Budget Cuts and The Economy
Although the City is one of the richest in the world, with a gross product per capita in 1994 of $40,000,[3] it has more than its share of dependents -- it has one of the lowest employment rates[4] among the nation's cities. The employment rate measures what proportion of all residents (whether employable or not) are working; the remainder are dependent on those who are working. The City's employment rate reached a low of 50.6 percent in 1994, compared to 62.5 percent nationally.[5]
In other words, for every City resident who is working, another is not. In the United States as a whole, by contrast, for every three people who are working, two are not. The difference is not accounted for by the age composition of the City, because the proportion of elderly in the City is only slightly higher than the national average, while the proportion of children (under 18) is substantially below the national average.[6]
The point is that the proposed City program reductions are serious enough on their face, but are much more serious given the time frame within which they are being imposed and given the fact that they are directed at services for poor dependents.
In mid-1989, the City entered a long and protracted recession as economic slowdowns in the rest of the world further exacerbated the impact on the City's economy that had been weakened by the stock market crash of 1987 and the onset of the national recession in 1989. The dramatic decline in economic activity, combined with an increased demand for City services, produced both a shortfall in tax revenues (an unanticipated decline in the rate of growth of revenues and in 1994 an actual decline in revenues) and a rise in the number of people requesting government services.
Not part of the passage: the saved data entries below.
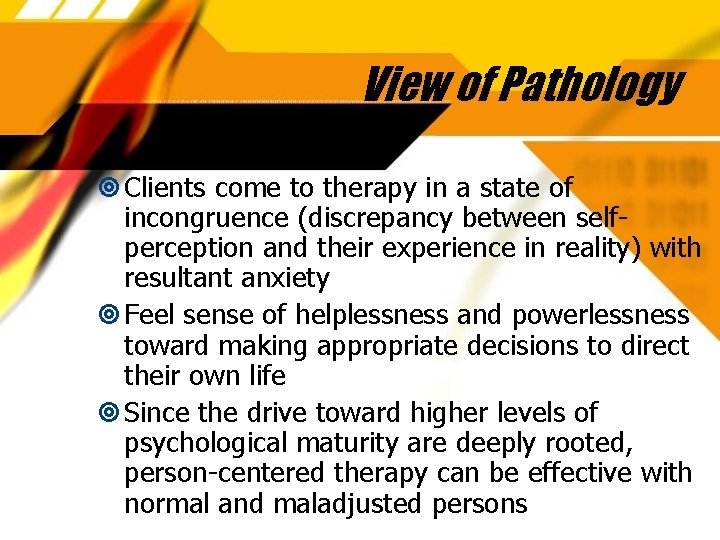 View of Pathology

Clients come to therapy in a state of incongruence (discrepancy between self-perception and their experience in reality) with resultant anxiety

Feel sense of helplessness and powerlessness toward making appropriate decisions to direct their own life

Since the drive toward higher levels of psychological maturity are deeply rooted, person-centered therapy can be effective with normal and maladjusted persons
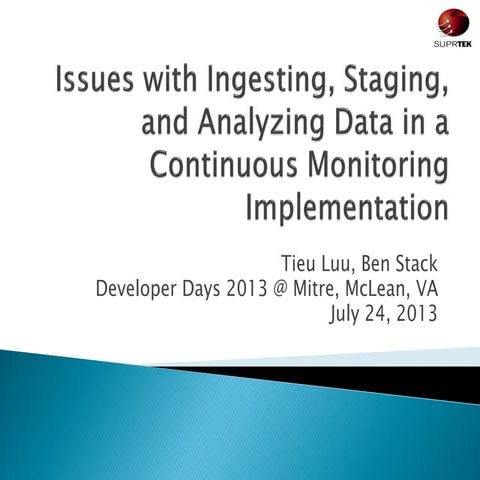 SUPRTEK

Issues with Ingesting, Staging, and Analyzing Data in a Continuous Monitoring Implementation

Tieu Luu, Ben Stack
Developer Days 2013 @ Mitre, McLean, VA
July 24, 2013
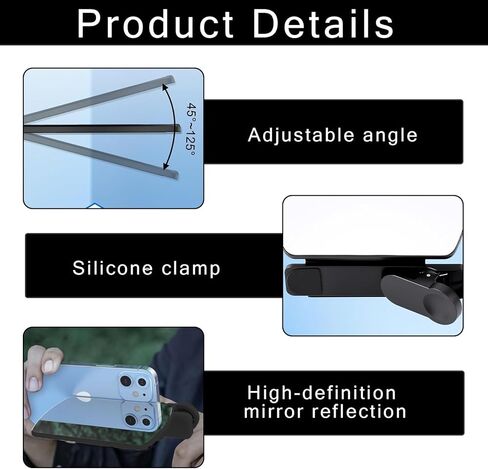 Product Details

45°~125°

Adjustable angle

Silicone clamp

High-definition mirror reflection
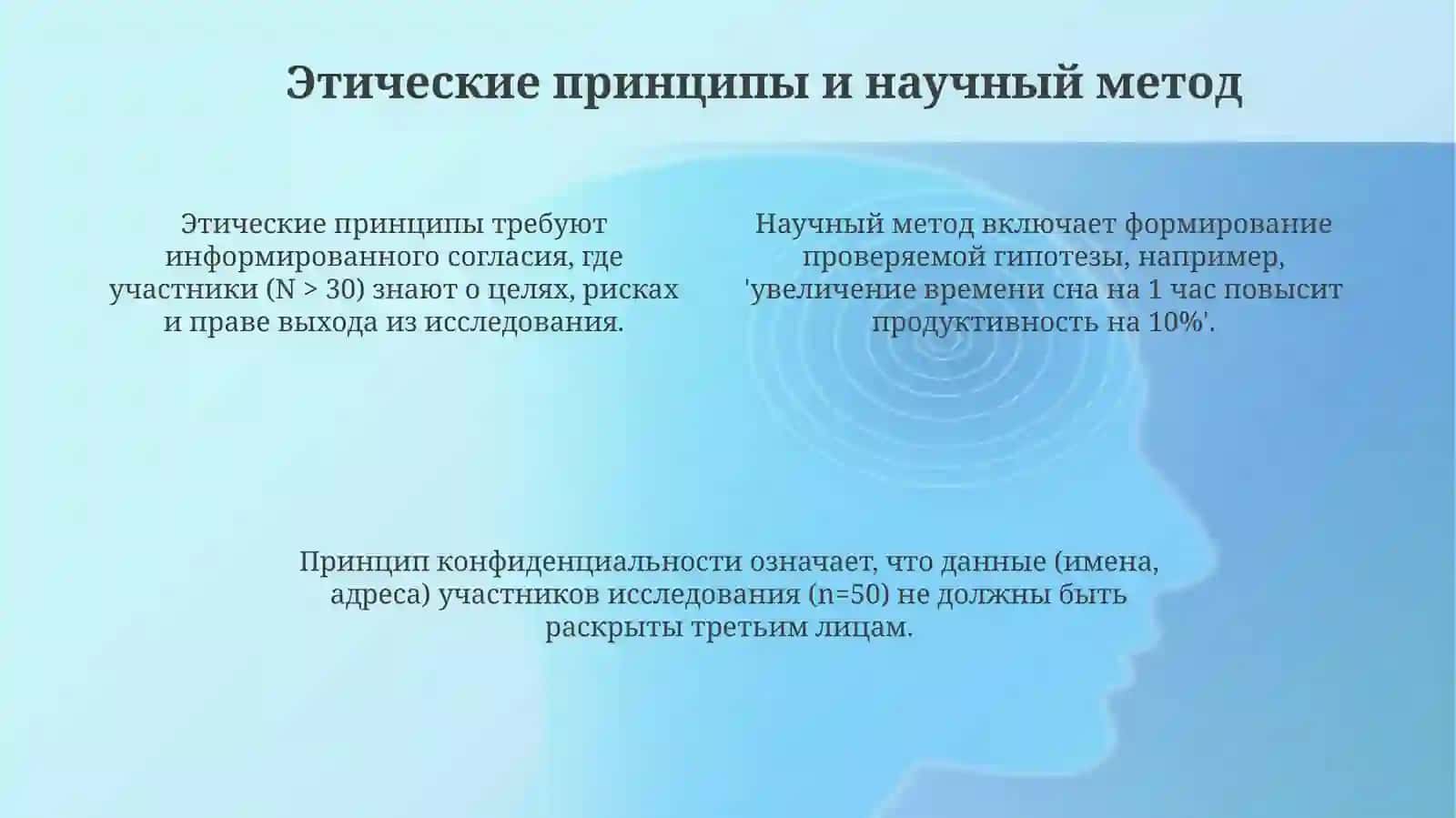 Этические принципы и научный метод

Этические принципы требуют информированного согласия, где участники (N > 30) знают о целях, рисках и праве выхода из исследования.

Научный метод включает формирование проверяемой гипотезы, например, 'увеличение времени сна на 1 час повысит продуктивность на 10%'.

Принцип конфиденциальности означает, что данные (имена, адреса) участников исследования (n=50) не должны быть раскрыты третьим лицам.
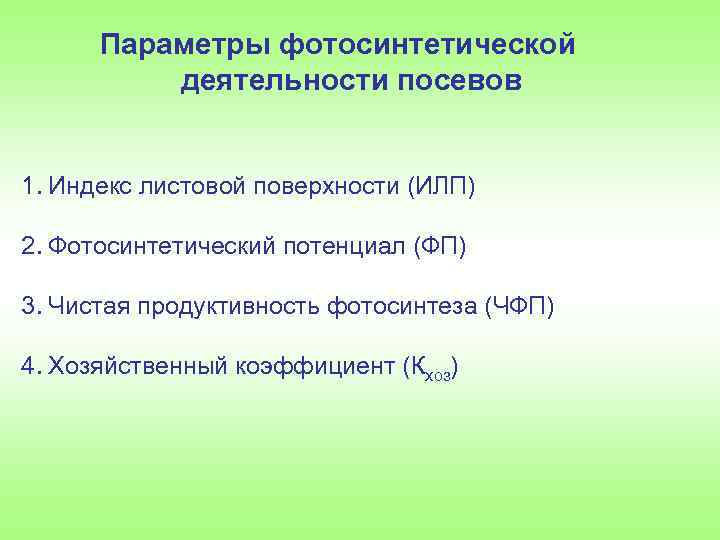 Параметры фотосинтетической деятельности посевов

1. Индекс листовой поверхности (ИЛП)

2. Фотосинтетический потенциал (ФП)

3. Чистая продуктивность фотосинтеза (ЧФП)

4. Хозяйственный коэффициент ($К_{хоз}$)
These developments exerted tremendous pressures on the City's budget, resulting in widening gaps between revenues and expenditures.
To deal with these budgetary problems, the State and City sent negative signals to business executives by instituting half-hearted programs to curtail the rate of growth of spending and by increasing taxes. The City's recession lingered for years after the national economy turned up, and the City lost more than 300,000 jobs between 1989 and 1994.
Those in Albany and City Hall who are proposing deep budget cuts in FY 1996 are correct that the budget laxity in the State and City in the first half of this decade contributed to the City's poor economic performance. But the current radical entitlement reductions have their own set of problems. The budget-cutters want to change the behavior of recipients of government aid, but evidence suggests that behavioral changes require alternatives and time.